Bukas Luluhod ang mga Tala (Tomorrow the Stars Will Kneel) is a 1985 Filipino film by Viva films. Directed by Emmanuel H. Borlaza, story by Nerissa Cabral, and screenplay by Jose N. Carreon and Orlando Nadres. The film was released on July 11, 1984. The film stars Sharon Cuneta, Eddie Rodriguez, Gina Pareno, Pilar Pilapil, Tommy Abuel, Rey “PJ” Abellana, Raymond Lauchengco, Lani Mercado, Eula Valdez, and Janet Elisa Giron as young Rebecca. The film is about a girl who was born in a dirt-poor family who swore revenge to the rich family that kept wronging them.

The film is based on Nerissa Cabral's Pilipino Komiks Atlas Novel. The theme song "Pangarap na Bituin" is sung by Sharon Cuneta and composed by Willy Cruz.

Plot 
The movie is about an illegitimate child Rebecca (Sharon Cuneta) who swore revenge against her father Don Roman Estrella (Eddie Rodriguez) and her legitimate half-sisters Alice (Lani Mercado) and Monet (Eula Valdez). The film's title, "Bukas Luluhod ang mga tala", comes from her swearing revenge against the Estrella family.

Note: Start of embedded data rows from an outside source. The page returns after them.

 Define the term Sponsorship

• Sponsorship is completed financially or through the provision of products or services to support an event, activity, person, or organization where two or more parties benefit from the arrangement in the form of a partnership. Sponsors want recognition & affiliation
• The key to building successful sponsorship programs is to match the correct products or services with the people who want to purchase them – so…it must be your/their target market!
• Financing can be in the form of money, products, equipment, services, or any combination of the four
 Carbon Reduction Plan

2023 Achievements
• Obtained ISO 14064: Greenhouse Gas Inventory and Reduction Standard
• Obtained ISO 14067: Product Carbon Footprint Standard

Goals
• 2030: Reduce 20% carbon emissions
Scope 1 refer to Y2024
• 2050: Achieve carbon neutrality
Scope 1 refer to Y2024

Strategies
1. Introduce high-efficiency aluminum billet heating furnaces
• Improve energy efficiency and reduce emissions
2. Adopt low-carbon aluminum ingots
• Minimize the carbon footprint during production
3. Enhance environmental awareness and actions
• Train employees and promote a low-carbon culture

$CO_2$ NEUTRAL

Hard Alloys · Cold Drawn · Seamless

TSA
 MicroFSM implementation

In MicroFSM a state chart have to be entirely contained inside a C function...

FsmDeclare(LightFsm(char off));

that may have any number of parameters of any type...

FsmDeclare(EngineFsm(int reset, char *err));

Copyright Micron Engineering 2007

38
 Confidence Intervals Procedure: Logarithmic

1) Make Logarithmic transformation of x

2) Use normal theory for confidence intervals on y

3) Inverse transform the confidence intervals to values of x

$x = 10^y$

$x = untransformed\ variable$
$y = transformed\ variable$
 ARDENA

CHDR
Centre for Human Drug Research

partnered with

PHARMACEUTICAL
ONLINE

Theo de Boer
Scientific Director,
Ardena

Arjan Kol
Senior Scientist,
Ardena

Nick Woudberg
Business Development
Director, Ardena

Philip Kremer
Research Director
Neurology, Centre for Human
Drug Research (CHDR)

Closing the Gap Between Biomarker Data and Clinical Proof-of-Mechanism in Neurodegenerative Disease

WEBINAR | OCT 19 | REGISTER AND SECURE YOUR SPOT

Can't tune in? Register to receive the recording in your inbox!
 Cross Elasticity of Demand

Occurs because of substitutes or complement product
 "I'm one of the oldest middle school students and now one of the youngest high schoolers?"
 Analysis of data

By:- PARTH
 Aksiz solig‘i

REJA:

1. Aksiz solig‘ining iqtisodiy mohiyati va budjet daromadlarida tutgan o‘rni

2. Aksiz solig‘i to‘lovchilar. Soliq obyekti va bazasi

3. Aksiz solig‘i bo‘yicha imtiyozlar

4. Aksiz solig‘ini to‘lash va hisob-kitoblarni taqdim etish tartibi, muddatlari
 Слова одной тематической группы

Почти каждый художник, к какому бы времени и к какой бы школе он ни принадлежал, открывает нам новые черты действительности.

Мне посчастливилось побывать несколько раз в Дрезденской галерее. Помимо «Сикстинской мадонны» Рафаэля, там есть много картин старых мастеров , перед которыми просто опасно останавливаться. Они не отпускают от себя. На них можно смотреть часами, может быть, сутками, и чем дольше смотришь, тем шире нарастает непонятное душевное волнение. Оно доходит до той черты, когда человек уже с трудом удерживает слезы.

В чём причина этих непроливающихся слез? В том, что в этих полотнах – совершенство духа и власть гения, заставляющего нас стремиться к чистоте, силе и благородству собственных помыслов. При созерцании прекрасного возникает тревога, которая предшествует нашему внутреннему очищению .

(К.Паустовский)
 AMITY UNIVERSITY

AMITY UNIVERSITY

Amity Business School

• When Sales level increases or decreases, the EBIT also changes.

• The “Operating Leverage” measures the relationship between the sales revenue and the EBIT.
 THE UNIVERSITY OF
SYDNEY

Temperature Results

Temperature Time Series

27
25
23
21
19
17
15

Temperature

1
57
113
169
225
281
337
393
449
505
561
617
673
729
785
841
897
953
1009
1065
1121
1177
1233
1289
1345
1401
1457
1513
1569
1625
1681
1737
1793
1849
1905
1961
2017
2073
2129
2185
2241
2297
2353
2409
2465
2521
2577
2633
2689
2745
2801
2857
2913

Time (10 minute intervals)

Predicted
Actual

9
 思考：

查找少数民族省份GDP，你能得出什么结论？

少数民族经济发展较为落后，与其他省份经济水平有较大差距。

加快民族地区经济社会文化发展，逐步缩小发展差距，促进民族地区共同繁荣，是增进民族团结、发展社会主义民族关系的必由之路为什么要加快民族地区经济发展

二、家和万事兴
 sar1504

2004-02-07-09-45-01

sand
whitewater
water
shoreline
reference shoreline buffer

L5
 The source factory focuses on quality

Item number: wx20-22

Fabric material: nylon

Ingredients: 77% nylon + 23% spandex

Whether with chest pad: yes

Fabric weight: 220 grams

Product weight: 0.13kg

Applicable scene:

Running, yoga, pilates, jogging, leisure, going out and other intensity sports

Rebecca started performing and soon have a successful singing career. She planned on buying the Estrella home but relents and instead made peace with her father and her half-sister Monet. The film ends with Rebecca singing the chorus of “Pangarap na Bituin” while a montage of the movie plays.

Cast 

 Sharon Cuneta as Rebecca Rios
 Eddie Rodriguez as Rowel “Roman” Estrella
 Gina Pareño as Fidela Rios
 Pilar Pilapil as Monica
 Tommy Abuel as Ador
 Rey “PJ” Abellana as Dante Mandresa
 Raymond Lauchengco as Jun Rios
 Lani Mercado as Alicia “Alice”
 Eula Valdez as Monet
 Janet Elisa Giron as young Rebecca

 Mary Walter as Donya Concha
 Romeo Rivera as Rebecca’s lawyer
 Manny Castaneda as Bing
 Vangie Labalan as Pining
 Timmy Diwa as Ricky
 Charlon Davao as Young Jun
 Jennifer Sevilla as Young Alicia
 Christopher De Leon as special participant “Boyet De Leon”

Awards 
The film received 5 FAMAS nominations (Best Supporting Actress for Gina Pareno, Best Child Actress for Janet Elisa Giron, Best Story for Nerissa Cabral, Best Sound for Rolly Ruta, Best Musical Score for Willy Cruz) and won Best Sound and Best Musical Score.

The film also won the 1985 FAP Award for Best Sound Engineering.